Perché i messaggi di supporto dei brand sono tutti uguali?
C'entra Nike, il fenomeno del "blanding" e l'estetica contemporanea di Instagram
03 Giugno 2020
Da una settimana a questa parte, l’omicidio di George Floyd a Minneapolis per mano di un poliziotto ha polarizzato il dibattito culturale innescando un fortissimo movimento di protesta anti-razzista negli Stati Uniti.
Il movimento ha guadagnato supporto da tutto il mondo, specialmente tramite Instagram, il cui feed nella giornata di ieri è stato dominato da immagini nere in solidarietà alle proteste per il #blackouttuesday.
I brand di moda - grandi e piccoli - sono stati tra i primi a condividere messaggi anti-razzisti che hanno seguito quasi completamente il medesimo template usato da Nike per la campagna messaggio For once, don’t do it, che consiste in una scritta bianca su un fondo nero o vice versa.
Nel giro di quarantotto ore, una reiterazione, imitazione o semplice remix di quel template è apparso ovunque, con l’effetto di creare una sequenza di messaggi del tutto identici, spesso brandizzati, e sostanzialmente indistinguibili fra di loro.
Posto che ogni messaggio contro il razzismo è prezioso, colpisce il fatto che i brand abbiano scelto una strategia di comunicativa così basica ed omogenea, probabilmente una scelta sicura che sembra più un dovere di comunicazione che un messaggio di supporto al movimento.
Questa completa omologazione estetica ricorda da vicino il fenomeno del “blanding”: quel momento nel 2018 in cui numerosi brand di lusso cambiarono logo adottando un anonimo font sans-serif che pareva identico per tutti. Ecco come The Fashion Law raccontò il fenomeno all’epoca:
«L’uniformità del design è parte di un più ampio atteggiamento della moda moderna che diventa sempre più formulare, aziendale e regolato a tavolino. Dato che un buon numero di fashion brand sono posseduti da aziende quotate in borsa, […] molto di ciò che producono, dagli abiti al branding, è il prodotto di trend forecasting e metriche accurate».

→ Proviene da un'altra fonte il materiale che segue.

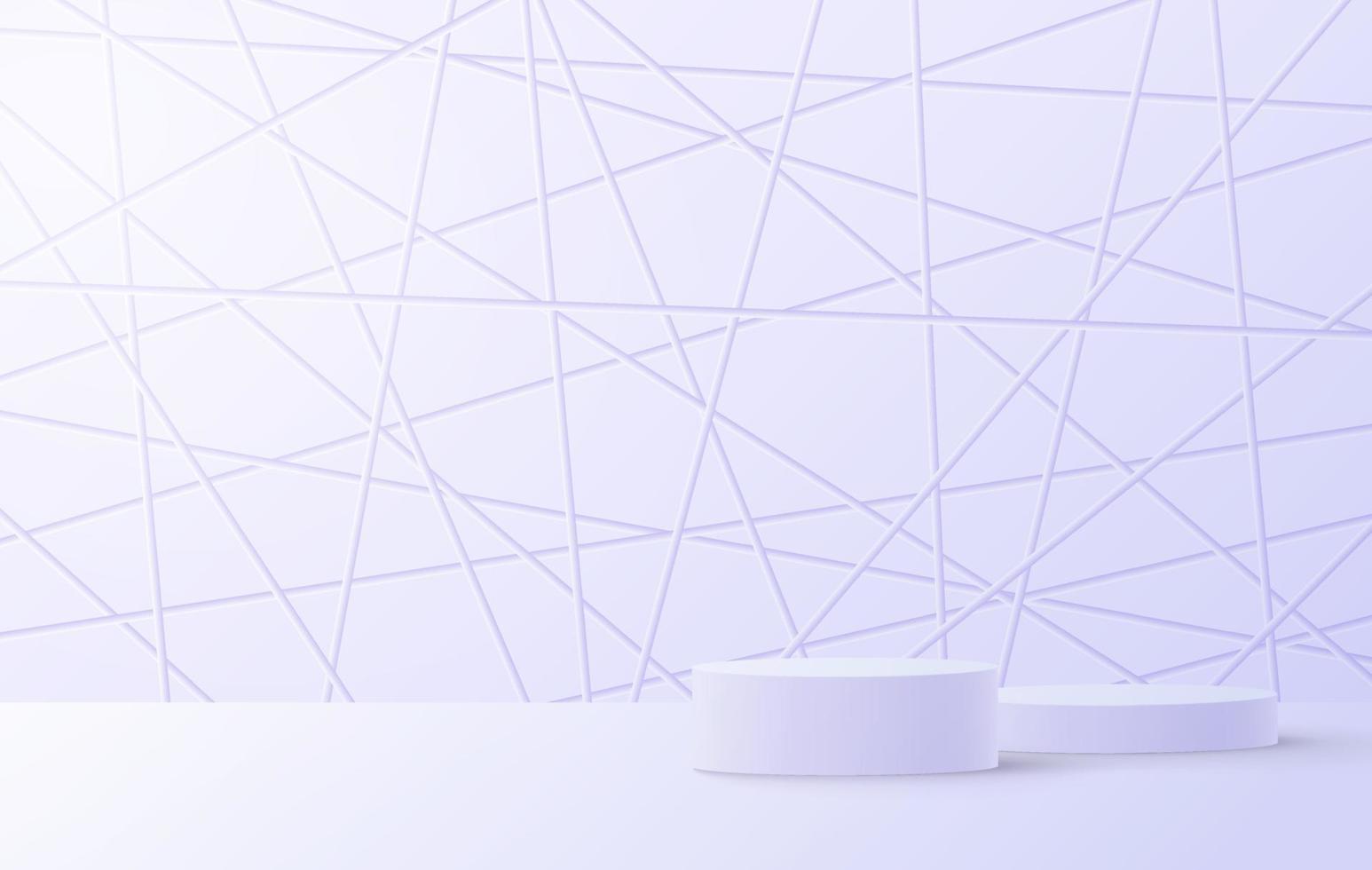 Abstract background mock up with podium for product display. 3d rendering. vector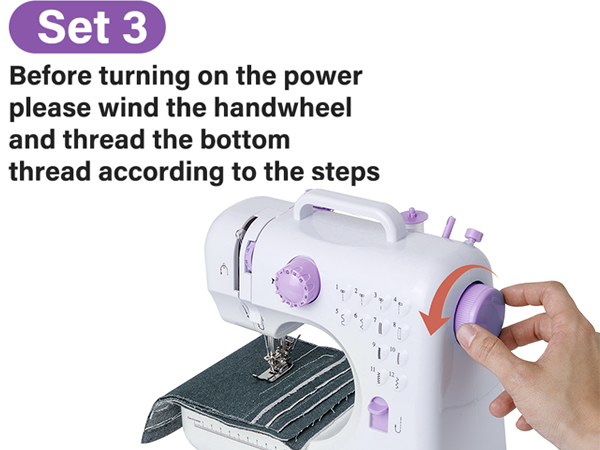 Sewing Machine with Extension Table, Mini Sewings Machines Portable Electric Sewing Machine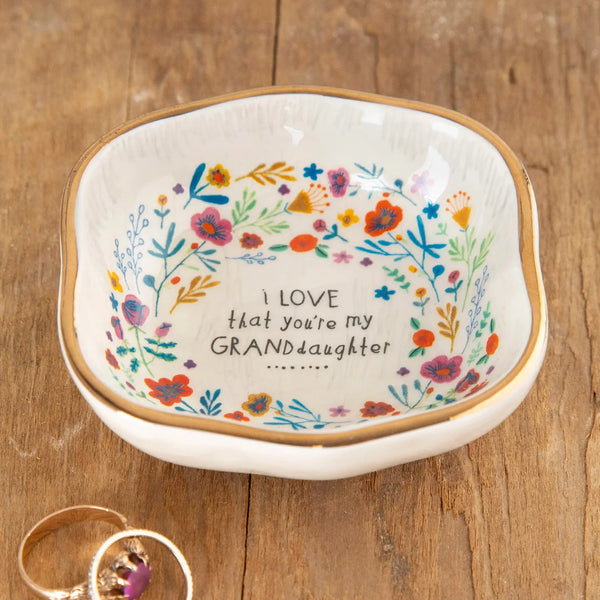 Antiqued Trinket Bowl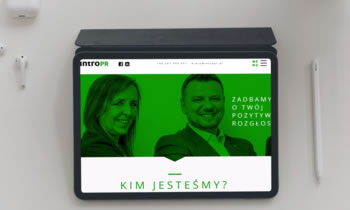 INTRO PR - serwis internetowy TYPO3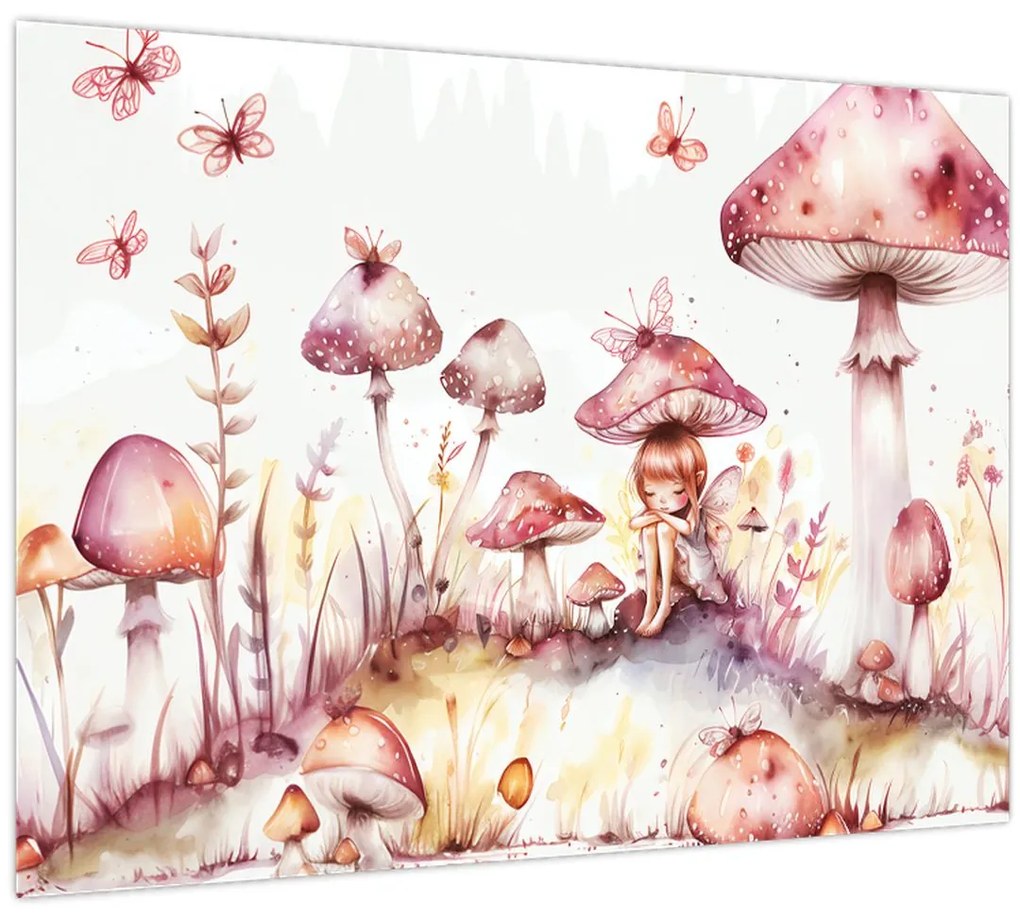 Obraz - Ružová víla (70x50 cm)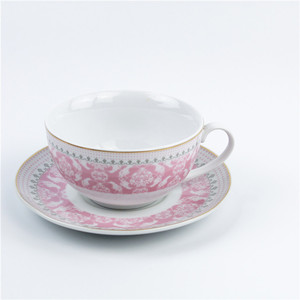 Personalizada a granel barato floral diseño personalizado cappuccino <span class=keywords><strong>vintage</strong></span> taza <span class=keywords><strong>de</strong></span> té y platillo - Product Image 3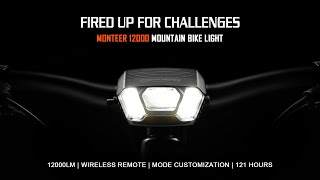 Magicshine MONTEER 12000 Mountain Bike Light TRAILS [upl. by Ert688]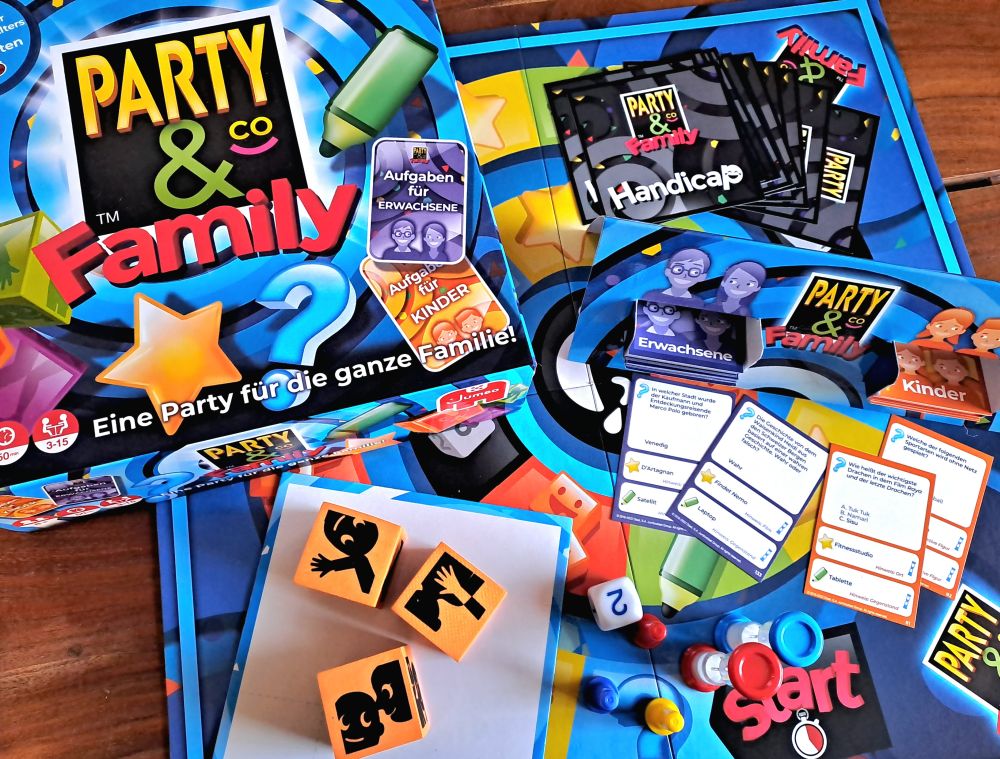 Spielkarton und Inhalt der Family-Ausgabe
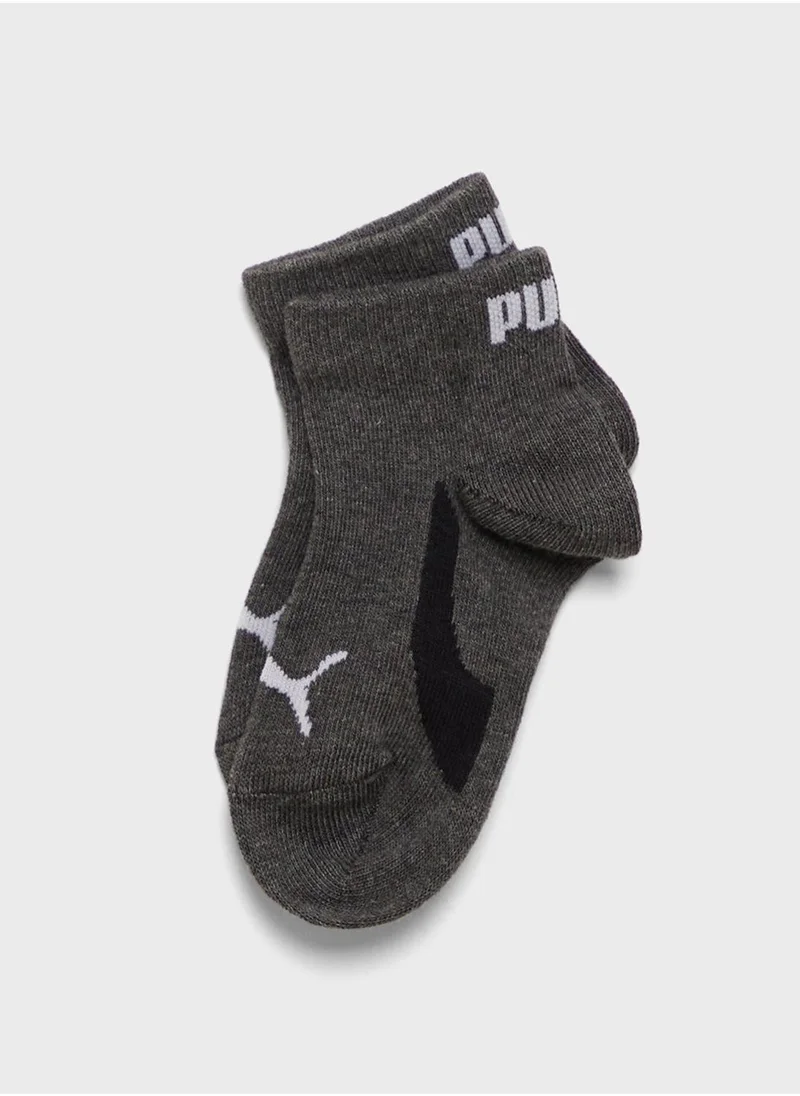 PUMA 3 Pack Kids Bwt Ouarter Socks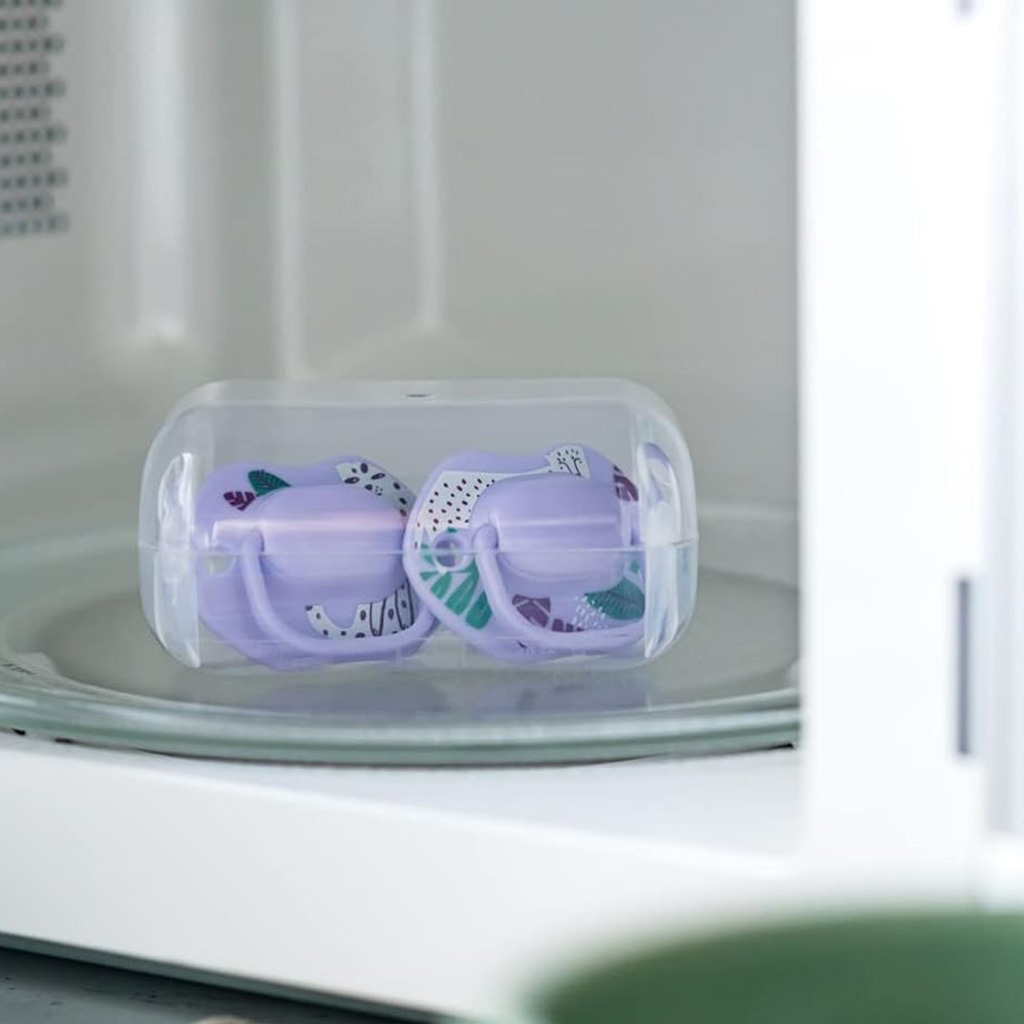 Tommee Tippee Moda Soother In Purple Color For 6-18 Months Infant, Pack of 2's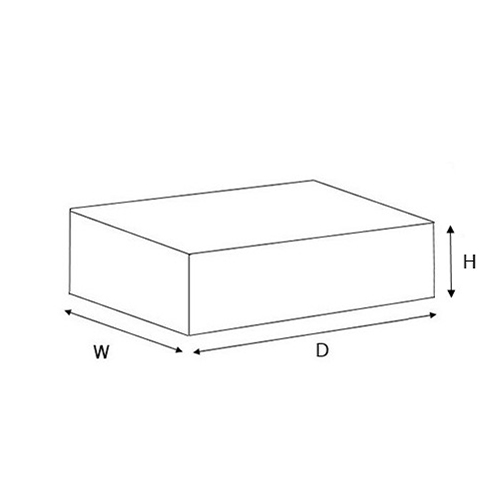 外寸：79(W)×109(D)×24(H)mm\n内寸：74(W)×104(D)×20(H)mm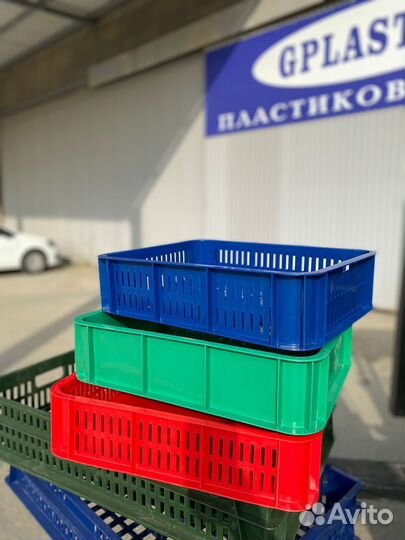 Пластиковые Ящики для Хлеба, Мяса, Фруктов, Овощей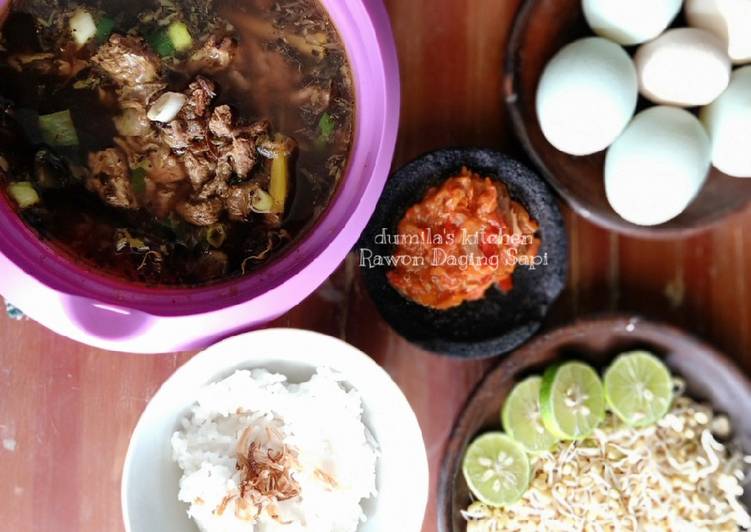 22 Bahan Memasak 8 Rawon Daging Sapi Yang Enak Cookandrecipe Com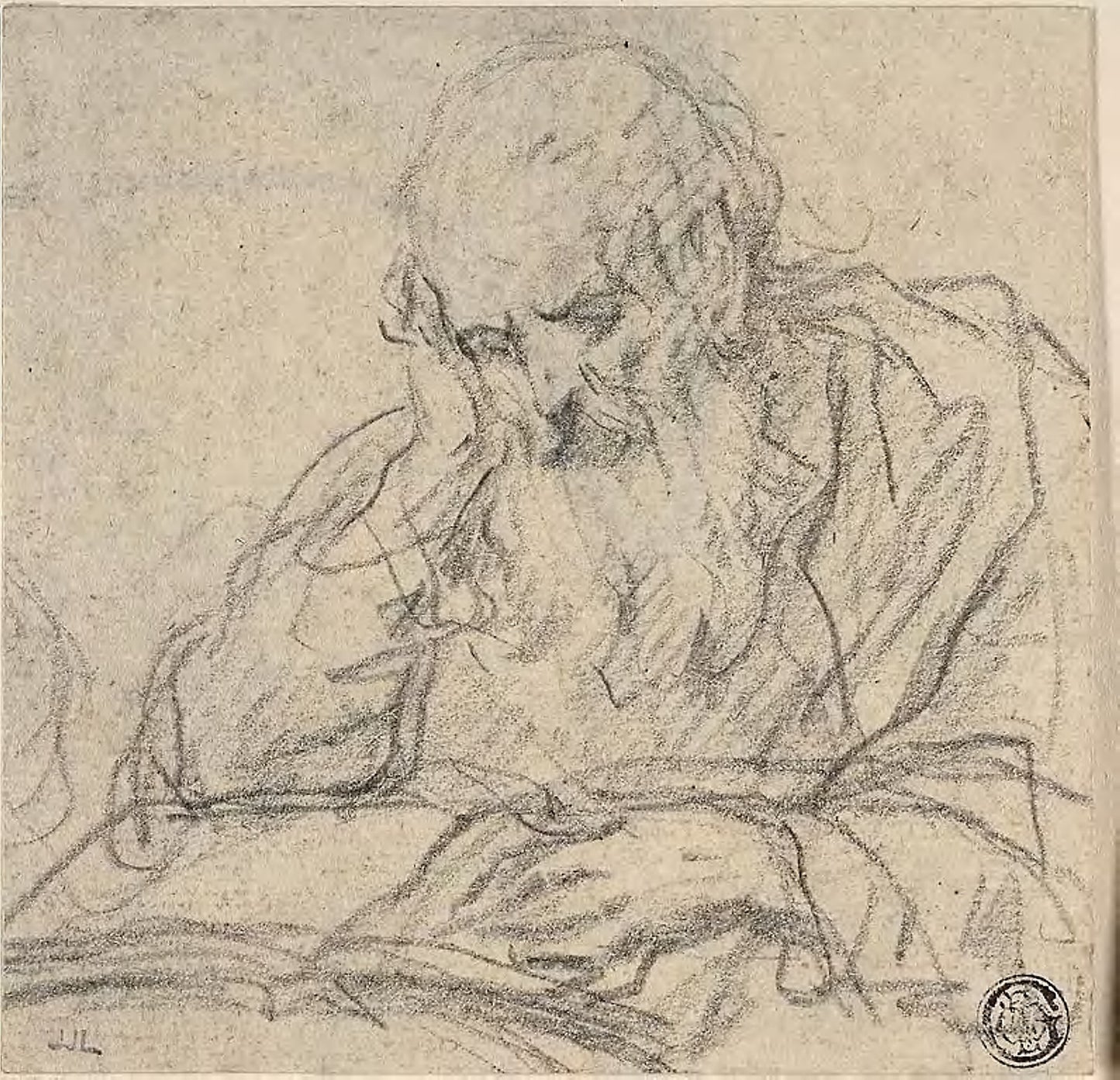 Saint Reading - Attributed to Baldassare Franceschini, called Volterrano, Poster Print Wall Art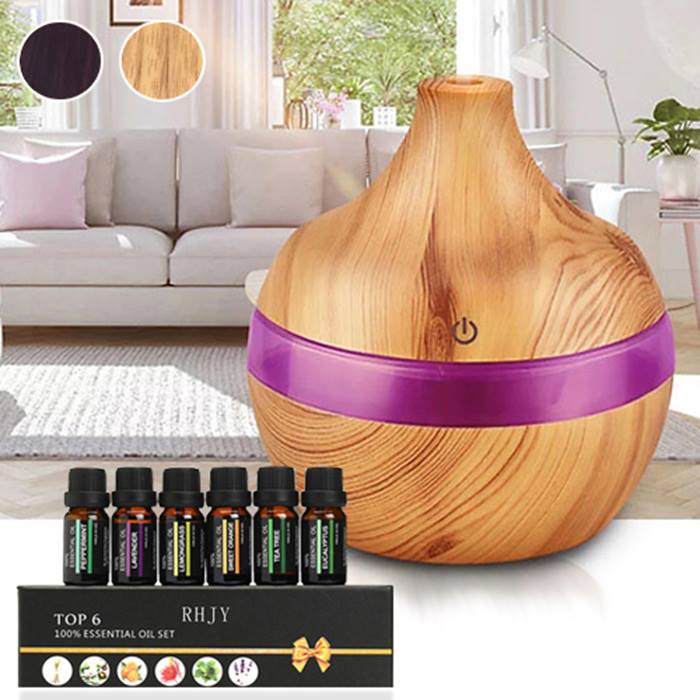 Electric Aroma Humidifier With Optional Essential Oils - 3 Designs & 2 Colours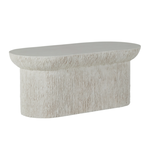 Summer Classics Brant Oval Coffee Table Natural Stone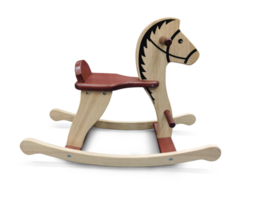 Wooden rocking horse PNG transparent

La necessità di adeguarsi alle politiche d’immagine aziendali, mescolata al generale conformismo dettato dall’estetica di Instagram ha prodotto questo risultato: decine di manifesti che sembrano generati automaticamente da un computer, pronunciati per battere il ferro dell’indignazione social mentre è caldo da una miriade di brand diversi, fra l’altro con un lessico limitato e convenzionale oltre che ostentando una generica solidarietà che non trova un autentico riscontro nelle azioni dei brand stessi o alla moda in generale e che, nel caso migliore, si risolve in una donazione di denaro altamente pubblicizzata. Addirittura Bottega Veneta ha postato nelle sue Instagram Stories uno statement generale di Kering che parlava a nome di tutti quanti i suoi brand – qualcosa di ancora più impersonale di un’imitazione: un copia-e-incolla.
Si tratta in definitiva di contenuti mirati a ottenere una consumer response tramite la solennità dello statement invece che con una scarpa o il volto di una celebrity. Dopo tutto, si potrebbe arguire, non è compito di un’azienda che produce abiti di lusso occuparsi di diritti civili – tanto più che l’attivismo non è un hashtag, non si può fare seduti nel proprio salotto né ridurre a una foto nera sul proprio feed di Instagram. Questa valanga di messaggi ispirazionali anti-razzismo tutti identici fra loro è la prova di come alla moda piaccia arrogarsi il ruolo di voce della cultura progressive anche se la sua natura di industria dalle logiche strettamente commerciali rimane sostanzialmente invariata. La docente universitarie ed ex-cultural inclusivity consultant di Gucci, Kim Jenkins, ha spiegato di recente a Vogue:
«Un post che riconosce ciò che sta accadendo e contiene una dichiarazione intelligente può avere peso. Si connette con i clienti. […] Ma qual è la tua promessa e dov’è il tuo impegno di leader a supporto della comunità? E cosa ci stai promettendo in termini di cambiamento dentro la tua organizzazione? È questo che chiederà il pubblico e non si accontenterà di parole vuote».